____ Document text

Testing Insights: Test Management

Showing posts with label Test Management. Show all posts

Tuesday, 18 January 2011

Integration Strikes Again

When I get into the client's office this morning I have to do a conference call to look at how well the integration of two of their systems (via a third) is going. This follows a call last Thursday and there is one already scheduled for tomorrow. The original plan was to hand this over to the unit I am setting up at the end of December to be tested. I had that plan changed in early December to one where the construction team would actually Integrate it (see article here) before handing it over for test. We also defined a set of basic integration tests we wanted the construction team to demonstrate at the time of handover. Four weeks were allowed for the integration prior to the handover.

We are just over half way through the Integration period. The score at the end of yesterday was zero of the demonstration tests attempted, one type of message and item of data successfully sent from system A to system B and no messsages yet sent from B to A. The alarm bells are ringing and hence the start of a series of frequent calls to recover things.

Why has this happend again? All of the ususal causes alluded to in the article or in the more detailed analysis given in the notes here which also explain the concepts of a moe effective Integration approach. The way this exercises was likely to go was forseen and forewarned. The re-plan that gave the construction team four more weeks to get it working has helped, it has avoided disruption and waste from trying to test something that simply does not work, but we have yet to see how long it will actually take get to the point where the basic integration tests planned for the handover pass.

Lets see what this morning call brings.

Tuesday, 28 December 2010

Well has the test failed or hasn’t it?

When should you classify a test as Failed? This sounds such a simple question and you may think the answer is obvious; however there are some factors that mean a well thought out approach can have significant benefits to the test manager.

Introduction

Generally one of the states used in test reporting is Failed. A common assumption, one that is generally sound, is that failed tests mean you have problems. Given typical practice a less well founded extension of this goes that failed tests indicate the system has problems doing the things that those tests were testing. Years of attempting to understand what is really going on inside projects show that this is the point at which the complexity of the real world overwhelms the abstract model of tests and test failures.

Think about the simple abstract model. Tests have actions and, hopefully, expected outcomes. If the action is done correctly and the outcome does not match the expectation then the test has Failed. Simple or what? This model is applied on a regular basis all over the world so what is the issue? Issues come in many forms and will be illustrated here using three examples.

Example One - Environmental Problem

Our system allows external users to submit transactions through a web-portal. There is a change to the way these submissions are to be presented to internal users on the backend system. If the submission has an attachment this is flagged to the user. One type of transaction has three modes; two tests are passed and the third is failed. Over a number of days a common understanding across both the test and development team builds up that the change works for two of the three modes and does not work for the third. Only when we dig into the detail to decide whether to release with the issue or not do we discover that transactions for the third mode fail to submit at the portal. No on had managed to get this transaction in; the handling of it in the backend had not been tried.

________
____ Data excerpts

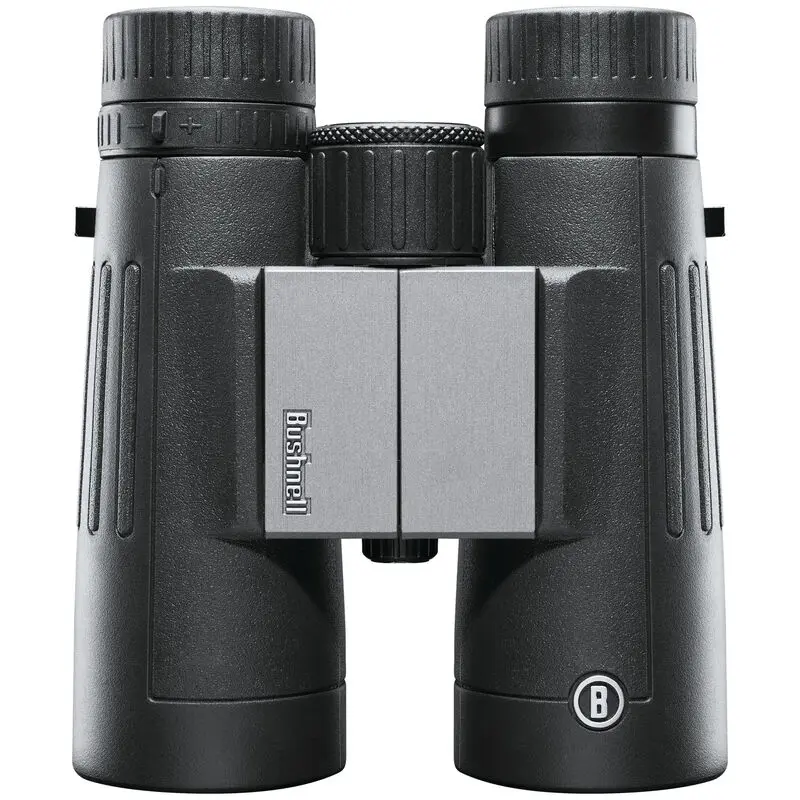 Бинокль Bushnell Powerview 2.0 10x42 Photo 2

________
____ Data excerpts

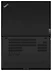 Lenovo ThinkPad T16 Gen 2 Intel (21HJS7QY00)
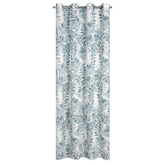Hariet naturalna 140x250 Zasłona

________

### Task 1
Transcribe the part of the test management blog text starting at "When should you" and ending at "and test failures.".
### Task 2
List every heading in the test management blog text, from the page title at the top down to the last section heading.

### Response area 1
When should you classify a test as Failed? This sounds such a simple question and you may think the answer is obvious; however there are some factors that mean a well thought out approach can have significant benefits to the test manager.

Introduction

Generally one of the states used in test reporting is Failed. A common assumption, one that is generally sound, is that failed tests mean you have problems. Given typical practice a less well founded extension of this goes that failed tests indicate the system has problems doing the things that those tests were testing. Years of attempting to understand what is really going on inside projects show that this is the point at which the complexity of the real world overwhelms the abstract model of tests and test failures.

### Response area 2
- Testing Insights: Test Management
- Integration Strikes Again
- Well has the test failed or hasn’t it?
- Introduction
- Example One - Environmental Problem